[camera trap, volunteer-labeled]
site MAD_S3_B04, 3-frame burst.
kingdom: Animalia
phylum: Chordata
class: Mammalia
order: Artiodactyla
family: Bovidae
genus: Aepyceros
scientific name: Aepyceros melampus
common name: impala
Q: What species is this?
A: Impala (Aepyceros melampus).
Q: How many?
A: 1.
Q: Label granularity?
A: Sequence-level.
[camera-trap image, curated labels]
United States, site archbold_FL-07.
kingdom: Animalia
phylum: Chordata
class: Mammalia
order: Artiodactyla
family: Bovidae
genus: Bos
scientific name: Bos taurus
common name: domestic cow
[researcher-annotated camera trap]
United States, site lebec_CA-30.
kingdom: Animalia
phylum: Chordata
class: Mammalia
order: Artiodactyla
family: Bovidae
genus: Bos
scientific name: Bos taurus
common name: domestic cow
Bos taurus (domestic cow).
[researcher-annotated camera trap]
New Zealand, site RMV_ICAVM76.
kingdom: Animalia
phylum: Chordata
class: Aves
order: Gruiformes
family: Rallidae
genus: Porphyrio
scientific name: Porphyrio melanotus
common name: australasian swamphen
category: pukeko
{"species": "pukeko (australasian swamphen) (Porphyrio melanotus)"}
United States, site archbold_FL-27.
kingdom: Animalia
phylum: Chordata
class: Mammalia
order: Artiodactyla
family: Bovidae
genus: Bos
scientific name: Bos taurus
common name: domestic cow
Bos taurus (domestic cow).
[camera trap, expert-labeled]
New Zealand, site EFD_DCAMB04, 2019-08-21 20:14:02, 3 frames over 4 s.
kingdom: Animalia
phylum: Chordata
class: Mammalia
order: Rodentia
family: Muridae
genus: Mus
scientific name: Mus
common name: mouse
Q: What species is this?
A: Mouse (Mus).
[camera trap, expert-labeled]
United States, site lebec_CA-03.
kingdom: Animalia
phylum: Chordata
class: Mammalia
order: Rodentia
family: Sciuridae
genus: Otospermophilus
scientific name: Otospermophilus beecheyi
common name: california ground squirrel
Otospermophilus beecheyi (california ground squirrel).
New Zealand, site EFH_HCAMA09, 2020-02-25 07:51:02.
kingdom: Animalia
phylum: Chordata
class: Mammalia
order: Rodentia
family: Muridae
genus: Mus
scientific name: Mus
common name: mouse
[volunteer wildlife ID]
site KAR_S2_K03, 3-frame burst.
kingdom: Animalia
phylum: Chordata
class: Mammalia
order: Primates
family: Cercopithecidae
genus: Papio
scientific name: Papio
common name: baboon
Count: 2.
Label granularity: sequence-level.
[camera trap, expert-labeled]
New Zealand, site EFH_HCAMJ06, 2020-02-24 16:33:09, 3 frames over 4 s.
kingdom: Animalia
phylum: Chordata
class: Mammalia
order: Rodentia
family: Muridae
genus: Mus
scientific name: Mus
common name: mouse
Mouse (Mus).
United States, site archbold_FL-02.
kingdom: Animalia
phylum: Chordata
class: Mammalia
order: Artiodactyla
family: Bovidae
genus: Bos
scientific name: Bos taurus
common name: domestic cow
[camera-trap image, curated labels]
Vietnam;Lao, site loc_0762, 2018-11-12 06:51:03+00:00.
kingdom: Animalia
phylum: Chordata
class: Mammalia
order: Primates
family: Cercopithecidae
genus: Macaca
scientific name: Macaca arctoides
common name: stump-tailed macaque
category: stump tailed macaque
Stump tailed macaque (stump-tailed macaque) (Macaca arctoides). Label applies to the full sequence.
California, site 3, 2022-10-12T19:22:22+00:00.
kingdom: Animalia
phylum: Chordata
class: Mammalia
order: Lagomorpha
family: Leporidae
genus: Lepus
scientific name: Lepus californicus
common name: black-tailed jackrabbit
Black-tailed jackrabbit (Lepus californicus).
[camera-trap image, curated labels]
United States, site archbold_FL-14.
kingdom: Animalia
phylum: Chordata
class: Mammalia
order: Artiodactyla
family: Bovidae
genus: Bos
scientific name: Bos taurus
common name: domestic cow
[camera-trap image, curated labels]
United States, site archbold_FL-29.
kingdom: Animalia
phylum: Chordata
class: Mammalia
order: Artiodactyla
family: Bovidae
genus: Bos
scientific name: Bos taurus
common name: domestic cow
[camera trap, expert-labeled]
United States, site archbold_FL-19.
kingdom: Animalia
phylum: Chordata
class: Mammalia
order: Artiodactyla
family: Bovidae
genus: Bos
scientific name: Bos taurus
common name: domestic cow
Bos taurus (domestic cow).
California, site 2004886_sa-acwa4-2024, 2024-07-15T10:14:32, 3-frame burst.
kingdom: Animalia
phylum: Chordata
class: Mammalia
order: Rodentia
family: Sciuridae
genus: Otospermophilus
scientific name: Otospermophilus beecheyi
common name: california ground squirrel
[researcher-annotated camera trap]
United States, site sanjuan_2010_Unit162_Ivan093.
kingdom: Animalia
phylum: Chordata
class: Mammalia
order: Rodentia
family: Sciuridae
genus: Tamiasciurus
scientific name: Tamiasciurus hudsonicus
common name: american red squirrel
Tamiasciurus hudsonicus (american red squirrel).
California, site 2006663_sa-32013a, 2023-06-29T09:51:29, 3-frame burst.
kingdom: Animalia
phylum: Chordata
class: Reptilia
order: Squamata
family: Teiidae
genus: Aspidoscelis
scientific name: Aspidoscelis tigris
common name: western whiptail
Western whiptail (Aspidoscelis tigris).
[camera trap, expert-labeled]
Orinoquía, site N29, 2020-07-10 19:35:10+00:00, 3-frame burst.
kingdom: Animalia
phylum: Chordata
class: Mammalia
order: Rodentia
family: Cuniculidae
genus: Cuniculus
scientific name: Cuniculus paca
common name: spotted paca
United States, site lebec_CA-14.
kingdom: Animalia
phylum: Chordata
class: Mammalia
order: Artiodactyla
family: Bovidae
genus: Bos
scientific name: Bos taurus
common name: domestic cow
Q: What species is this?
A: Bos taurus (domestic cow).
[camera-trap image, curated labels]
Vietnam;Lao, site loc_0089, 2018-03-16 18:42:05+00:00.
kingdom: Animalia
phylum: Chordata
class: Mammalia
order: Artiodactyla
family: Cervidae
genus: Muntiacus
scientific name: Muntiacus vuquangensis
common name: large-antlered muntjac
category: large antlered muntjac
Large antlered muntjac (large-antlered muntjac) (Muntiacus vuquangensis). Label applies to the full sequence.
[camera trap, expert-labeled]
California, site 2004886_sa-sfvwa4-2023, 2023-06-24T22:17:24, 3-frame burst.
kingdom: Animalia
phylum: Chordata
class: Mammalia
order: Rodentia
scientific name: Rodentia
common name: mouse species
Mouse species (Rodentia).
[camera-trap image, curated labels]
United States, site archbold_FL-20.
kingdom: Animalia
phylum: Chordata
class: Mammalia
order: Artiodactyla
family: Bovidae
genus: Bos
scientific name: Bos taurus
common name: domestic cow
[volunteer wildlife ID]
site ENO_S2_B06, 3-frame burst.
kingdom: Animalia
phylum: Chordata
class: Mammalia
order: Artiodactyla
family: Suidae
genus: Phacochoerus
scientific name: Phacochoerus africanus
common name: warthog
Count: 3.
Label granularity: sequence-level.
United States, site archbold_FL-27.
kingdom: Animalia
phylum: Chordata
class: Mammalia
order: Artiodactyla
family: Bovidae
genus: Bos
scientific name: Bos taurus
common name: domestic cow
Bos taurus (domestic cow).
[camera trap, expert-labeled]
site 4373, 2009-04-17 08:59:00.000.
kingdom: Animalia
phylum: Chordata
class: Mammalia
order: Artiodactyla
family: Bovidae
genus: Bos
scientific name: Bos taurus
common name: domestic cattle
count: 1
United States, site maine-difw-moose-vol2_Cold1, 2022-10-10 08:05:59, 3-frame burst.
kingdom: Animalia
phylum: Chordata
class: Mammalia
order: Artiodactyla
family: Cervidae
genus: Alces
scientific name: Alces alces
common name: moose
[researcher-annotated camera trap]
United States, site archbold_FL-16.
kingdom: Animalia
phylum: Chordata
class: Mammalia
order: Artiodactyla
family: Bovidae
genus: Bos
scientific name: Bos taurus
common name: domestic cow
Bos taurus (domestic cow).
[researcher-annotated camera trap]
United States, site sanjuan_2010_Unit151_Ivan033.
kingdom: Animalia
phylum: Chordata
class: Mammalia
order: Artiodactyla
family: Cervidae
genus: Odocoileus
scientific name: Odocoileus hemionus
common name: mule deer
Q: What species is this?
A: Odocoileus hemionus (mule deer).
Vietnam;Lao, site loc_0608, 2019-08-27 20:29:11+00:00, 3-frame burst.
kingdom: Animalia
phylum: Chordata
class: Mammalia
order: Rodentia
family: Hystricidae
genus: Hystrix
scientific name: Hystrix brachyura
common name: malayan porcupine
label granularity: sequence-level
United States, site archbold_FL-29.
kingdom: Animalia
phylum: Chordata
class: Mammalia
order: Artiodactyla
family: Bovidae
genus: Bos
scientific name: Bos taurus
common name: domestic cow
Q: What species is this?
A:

◆ **Goal of the exercise**
Print only these lines, please. They run from the start of the entries above to the line containing "category: pukeko", both ends included, and must match exactly.

◆ **Answer space**
[camera trap, volunteer-labeled]
site MAD_S3_B04, 3-frame burst.
kingdom: Animalia
phylum: Chordata
class: Mammalia
order: Artiodactyla
family: Bovidae
genus: Aepyceros
scientific name: Aepyceros melampus
common name: impala
Q: What species is this?
A: Impala (Aepyceros melampus).
Q: How many?
A: 1.
Q: Label granularity?
A: Sequence-level.
[camera-trap image, curated labels]
United States, site archbold_FL-07.
kingdom: Animalia
phylum: Chordata
class: Mammalia
order: Artiodactyla
family: Bovidae
genus: Bos
scientific name: Bos taurus
common name: domestic cow
[researcher-annotated camera trap]
United States, site lebec_CA-30.
kingdom: Animalia
phylum: Chordata
class: Mammalia
order: Artiodactyla
family: Bovidae
genus: Bos
scientific name: Bos taurus
common name: domestic cow
Bos taurus (domestic cow).
[researcher-annotated camera trap]
New Zealand, site RMV_ICAVM76.
kingdom: Animalia
phylum: Chordata
class: Aves
order: Gruiformes
family: Rallidae
genus: Porphyrio
scientific name: Porphyrio melanotus
common name: australasian swamphen
category: pukeko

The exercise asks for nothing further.